Source records START

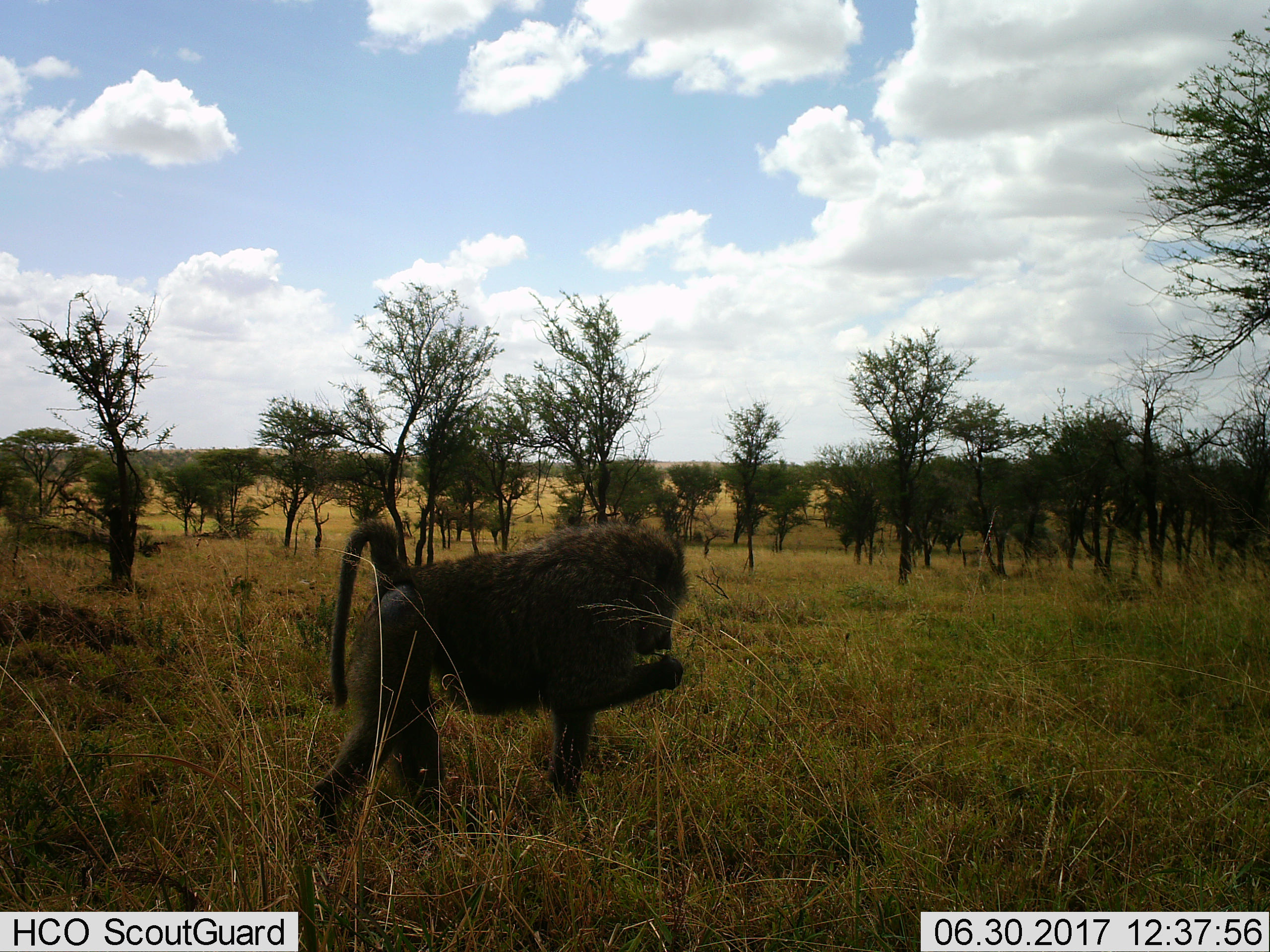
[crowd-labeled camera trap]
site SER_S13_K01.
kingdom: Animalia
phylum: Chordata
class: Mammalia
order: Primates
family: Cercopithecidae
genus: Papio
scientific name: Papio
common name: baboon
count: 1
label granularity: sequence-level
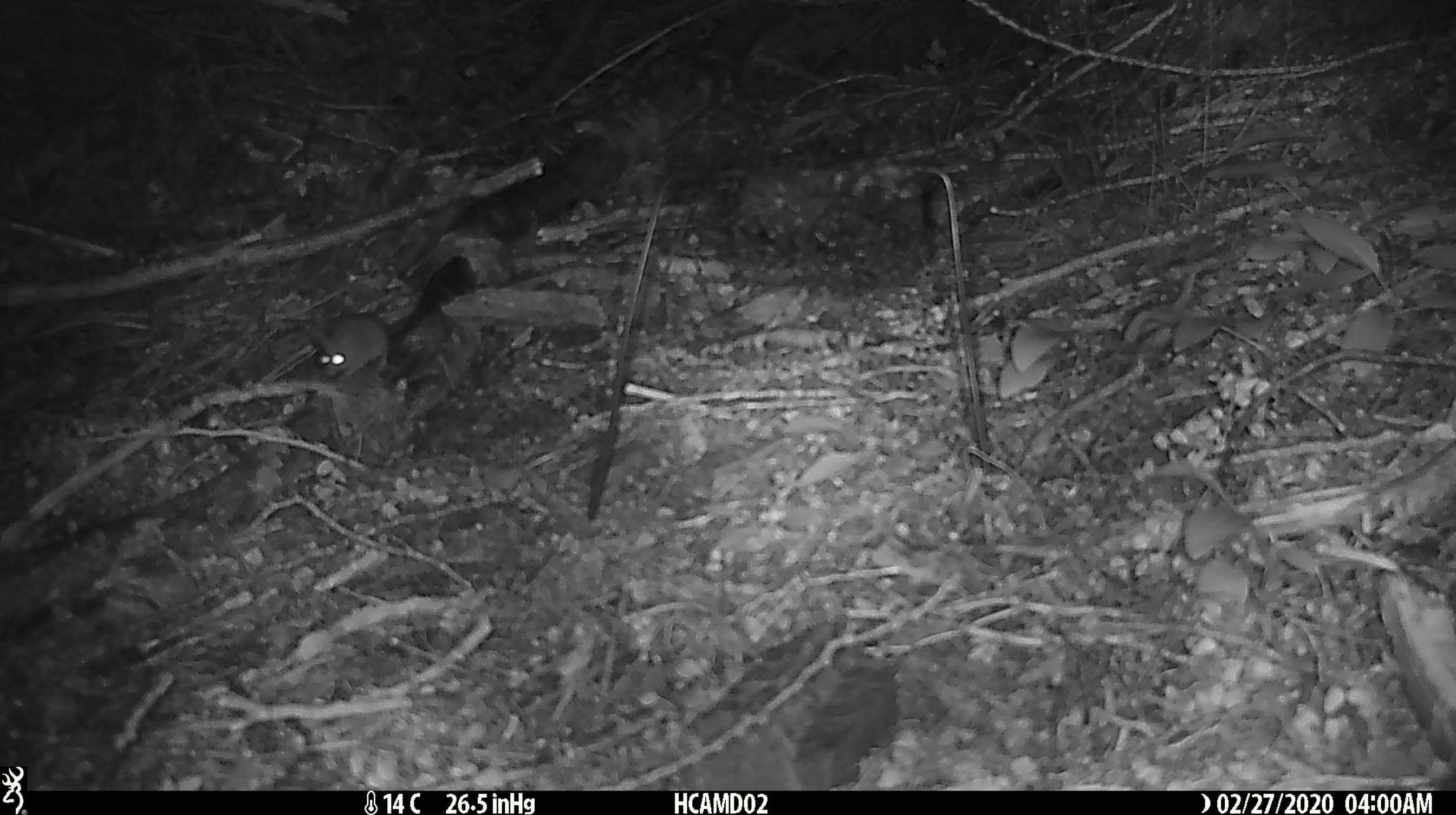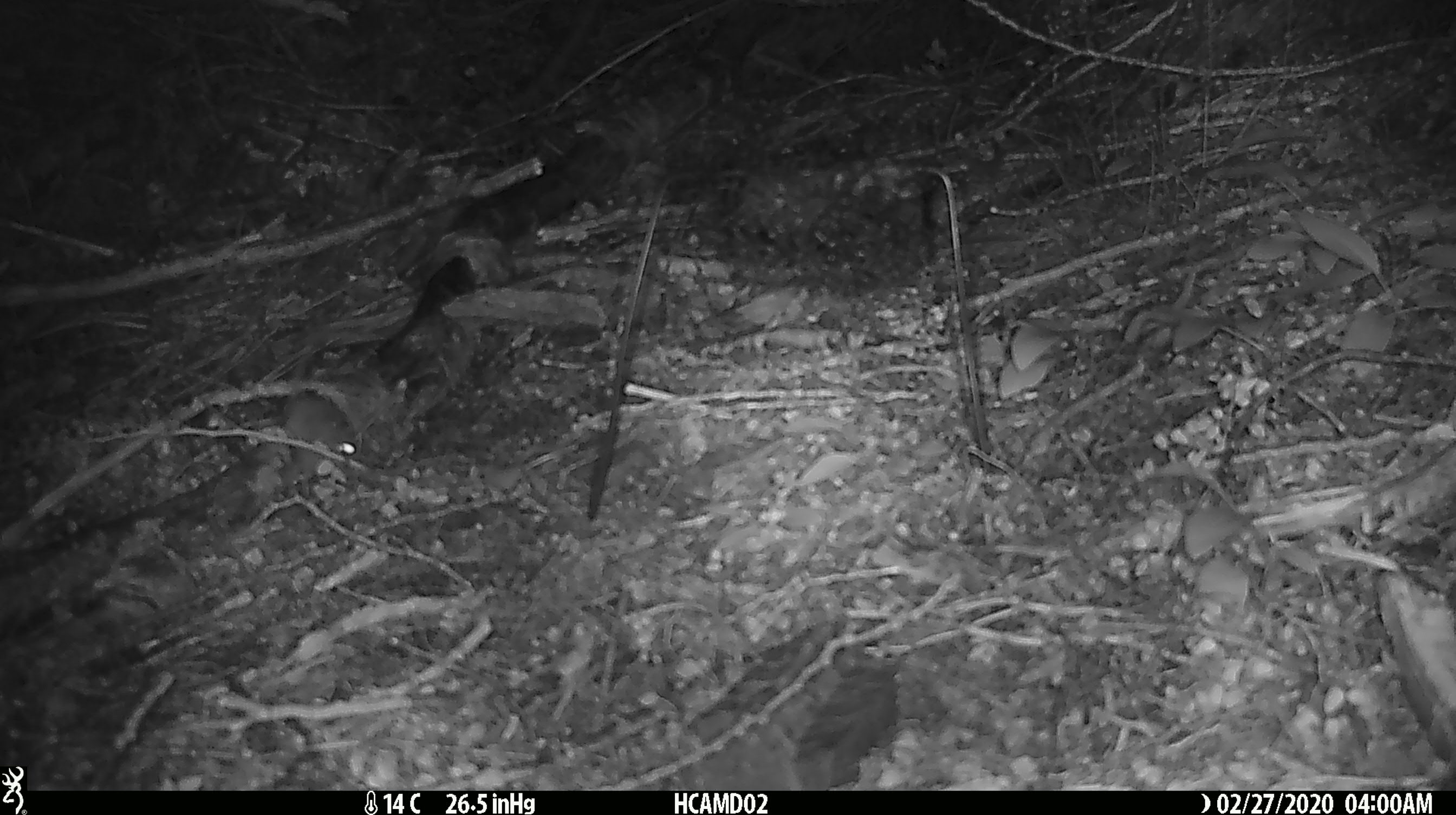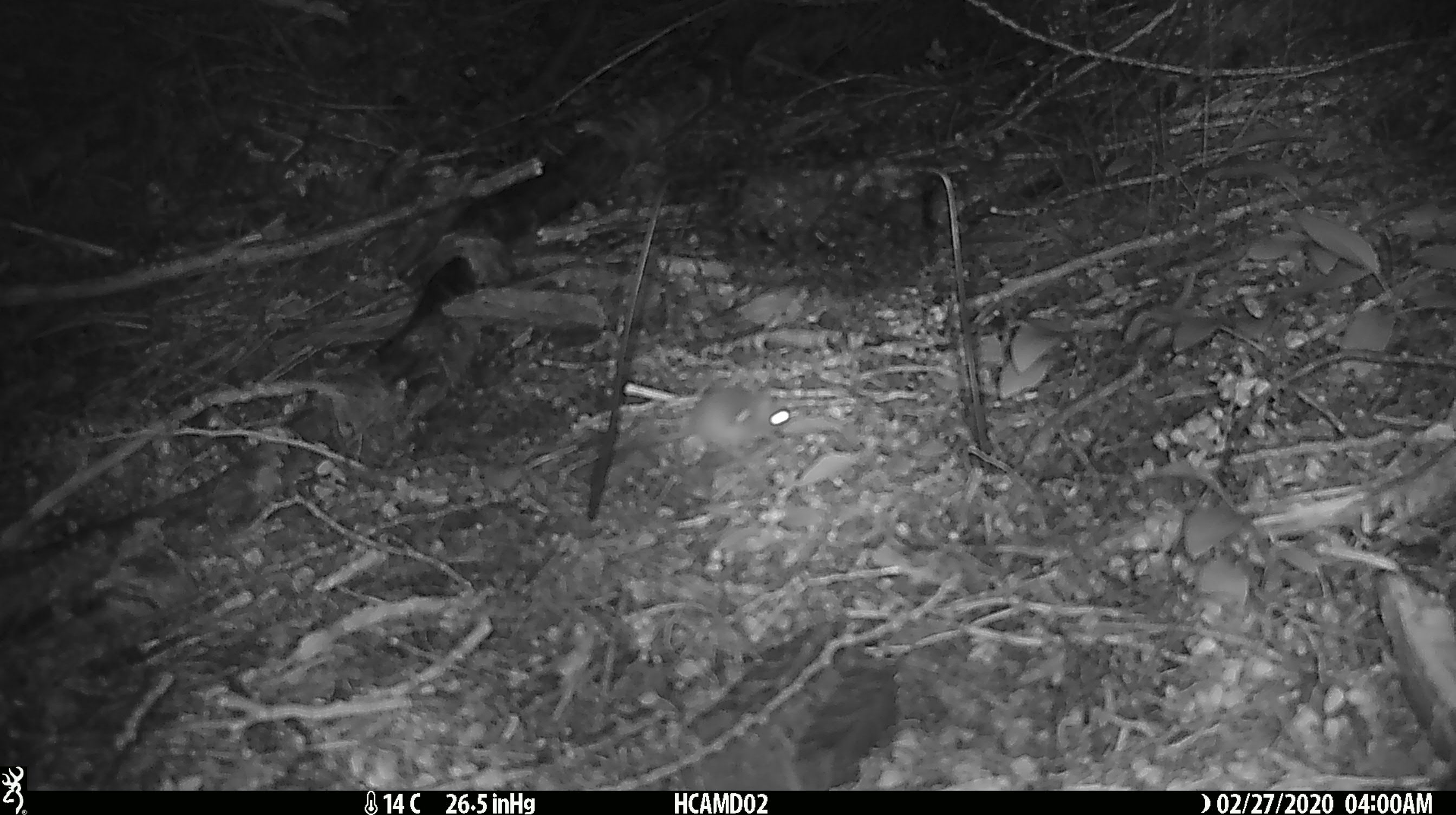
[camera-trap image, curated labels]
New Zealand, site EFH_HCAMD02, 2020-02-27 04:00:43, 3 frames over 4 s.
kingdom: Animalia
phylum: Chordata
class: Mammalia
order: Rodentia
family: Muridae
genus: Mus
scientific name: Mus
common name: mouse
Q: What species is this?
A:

Source records END

* _Task item_: Where a line of the entries above holds the word "name", return that line.

* _Answer section_:
scientific name: Papio
common name: baboon
scientific name: Mus
common name: mouse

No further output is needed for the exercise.